SELECTED EXCERPT:
---*---

Introduction

Github Actions and Workflows can be used to automate processing steps for a Github repository so that, for example, defined processing steps can be performed automatically when checking in code, creating new releases, etc. You can also create your own Workflows from scratch.

In the following article, we will first look at one of Github's standard workflows and then explore further steps using a workflow I developed for deploying Python packages to the Python Package Index (PyPi) on a new release. The associated code sample of this workflow has been intentionally split into multiple processing steps so that you can learn how to pass parameters between Jobs and reuse existing code.

But let's start with the basics first and install our first Github Workflow which will perform a code security check for us whenever we apply changes to our repository.

Setting up our first Github Workflow

To set up a Github Workflow, the repository must first be in 'public' status. Workflows as well as Github Actions are of course available for 'private' repositories, but in this case you have to pay for the execution of the actions.

In the following example I assume that our repository' visibility is 'public'.

The Github Actions menu of the repository is accessed via the Actions tab. Here the developer can either select one of the predefined Workflows or create his own Workflow.

---*---

TASK STATEMENT: Resume the article on GitHub Workflows from the point where it stops. The listing that comes next has no connection to the article on GitHub Workflows.

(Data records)

---*---

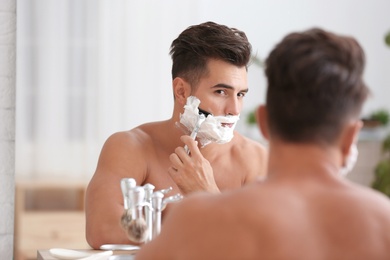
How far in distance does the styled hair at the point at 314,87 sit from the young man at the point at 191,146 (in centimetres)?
101

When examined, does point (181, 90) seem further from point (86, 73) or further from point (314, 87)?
point (314, 87)

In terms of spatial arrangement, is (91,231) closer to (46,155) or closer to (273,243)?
(46,155)

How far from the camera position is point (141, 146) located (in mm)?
2287

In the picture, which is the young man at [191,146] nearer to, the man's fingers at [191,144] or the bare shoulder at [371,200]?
the man's fingers at [191,144]

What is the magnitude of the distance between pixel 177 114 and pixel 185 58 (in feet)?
0.53

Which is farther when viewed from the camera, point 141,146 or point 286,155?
point 141,146

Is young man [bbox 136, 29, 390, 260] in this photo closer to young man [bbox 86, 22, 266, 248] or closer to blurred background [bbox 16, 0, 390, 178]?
young man [bbox 86, 22, 266, 248]

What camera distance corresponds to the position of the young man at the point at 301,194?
39.7 inches

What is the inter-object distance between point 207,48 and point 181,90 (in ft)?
0.48

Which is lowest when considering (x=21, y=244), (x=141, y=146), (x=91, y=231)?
(x=21, y=244)

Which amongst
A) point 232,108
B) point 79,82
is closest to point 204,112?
point 232,108

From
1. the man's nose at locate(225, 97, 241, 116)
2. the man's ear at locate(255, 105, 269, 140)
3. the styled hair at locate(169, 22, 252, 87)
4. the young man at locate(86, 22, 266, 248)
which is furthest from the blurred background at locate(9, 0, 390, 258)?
the man's ear at locate(255, 105, 269, 140)

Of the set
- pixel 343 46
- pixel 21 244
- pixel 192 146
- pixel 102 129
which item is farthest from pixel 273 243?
pixel 102 129

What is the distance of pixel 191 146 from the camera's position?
2121mm
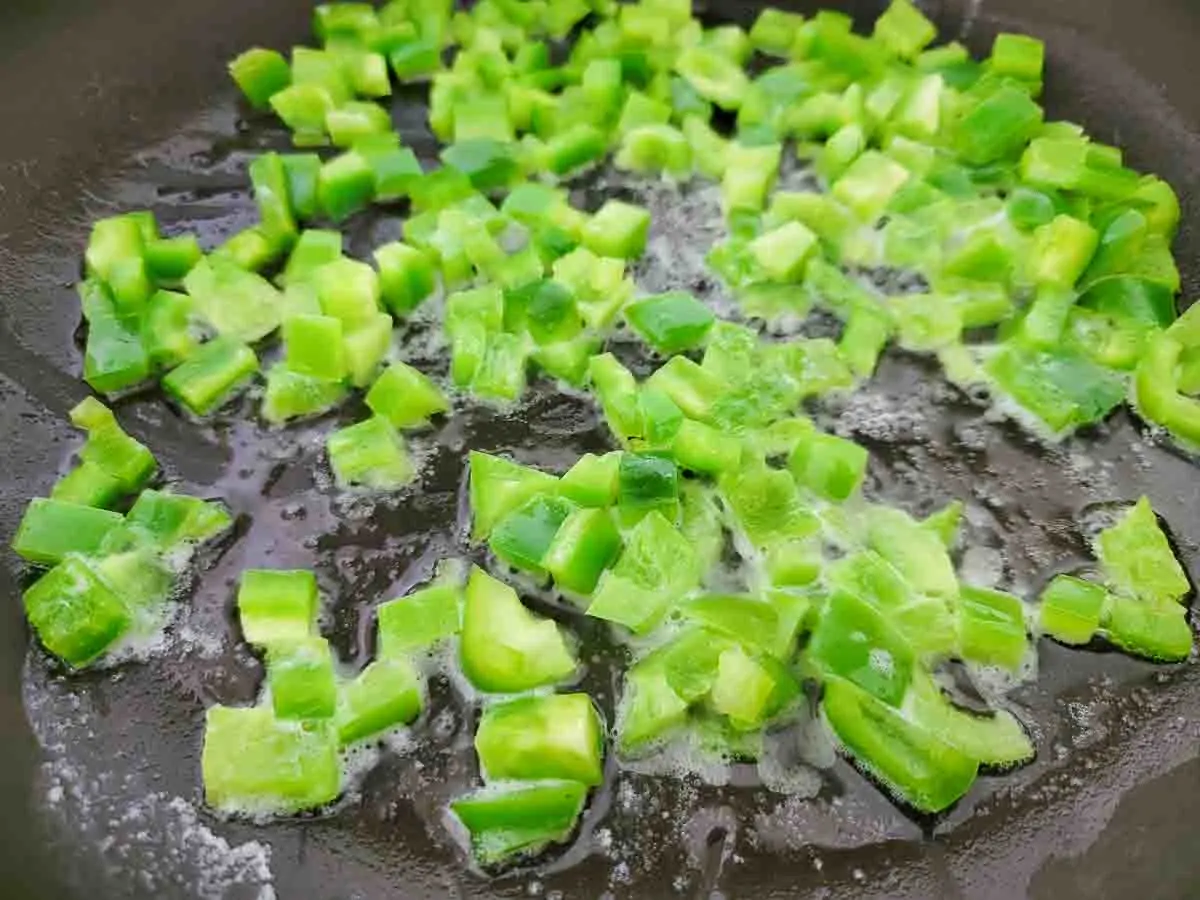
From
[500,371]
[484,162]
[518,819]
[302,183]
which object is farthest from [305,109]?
[518,819]

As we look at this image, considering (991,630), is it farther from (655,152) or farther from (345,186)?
(345,186)

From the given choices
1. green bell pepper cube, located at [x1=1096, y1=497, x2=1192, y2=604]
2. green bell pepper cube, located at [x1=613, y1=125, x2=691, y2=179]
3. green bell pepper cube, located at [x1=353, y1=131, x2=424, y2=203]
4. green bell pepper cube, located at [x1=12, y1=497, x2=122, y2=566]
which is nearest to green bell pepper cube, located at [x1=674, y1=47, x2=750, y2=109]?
green bell pepper cube, located at [x1=613, y1=125, x2=691, y2=179]

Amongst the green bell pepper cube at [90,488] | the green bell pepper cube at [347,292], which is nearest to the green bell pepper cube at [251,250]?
the green bell pepper cube at [347,292]

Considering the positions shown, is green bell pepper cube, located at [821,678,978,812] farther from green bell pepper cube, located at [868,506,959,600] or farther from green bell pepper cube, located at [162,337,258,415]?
green bell pepper cube, located at [162,337,258,415]

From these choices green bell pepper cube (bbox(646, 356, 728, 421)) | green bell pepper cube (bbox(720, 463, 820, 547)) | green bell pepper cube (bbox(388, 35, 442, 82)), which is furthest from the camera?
green bell pepper cube (bbox(388, 35, 442, 82))

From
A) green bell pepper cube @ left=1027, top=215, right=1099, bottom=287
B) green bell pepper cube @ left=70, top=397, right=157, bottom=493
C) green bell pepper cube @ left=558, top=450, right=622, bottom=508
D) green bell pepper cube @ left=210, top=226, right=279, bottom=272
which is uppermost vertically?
green bell pepper cube @ left=1027, top=215, right=1099, bottom=287

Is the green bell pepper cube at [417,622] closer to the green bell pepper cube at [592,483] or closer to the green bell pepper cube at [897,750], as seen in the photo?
the green bell pepper cube at [592,483]
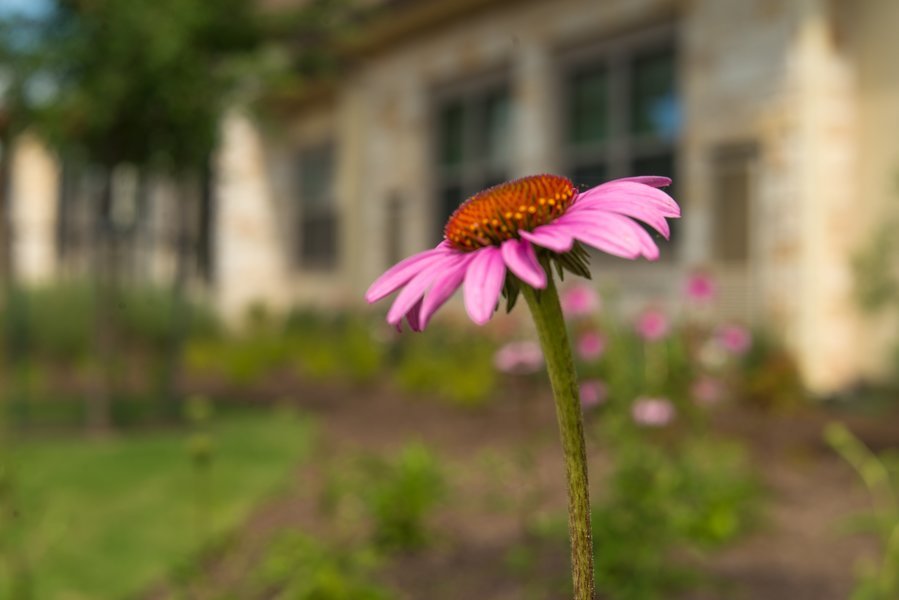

---*---

TASK OUTPUT:
For our first example, we select the CodeQL Analysis Workflow and click the Configure button.

In the next window we get access to the code associated with this Workflow, which we may want to amend and/or save to a different file name. For our example, we do not apply any changes and save that Workflow under its default name codeql.yml using Start commit followed by Commit new file button. 

Our new Workflow is automatically activated after saving with the trigger predefined in the YAML source code (e.g. push or pull_request; we will discuss these options in the next chapter).

Using the Actions menu of the repository, we can see the state of the Workflow, results for future Workflow runs, and disable the Workflow if needed. Based on the trigger configuration for this CodeQL Workflow, a security analysis of the code is now automatically performed for each push or pull request of new code into this repository.

We have successfully installed and activated our first Github Workflow.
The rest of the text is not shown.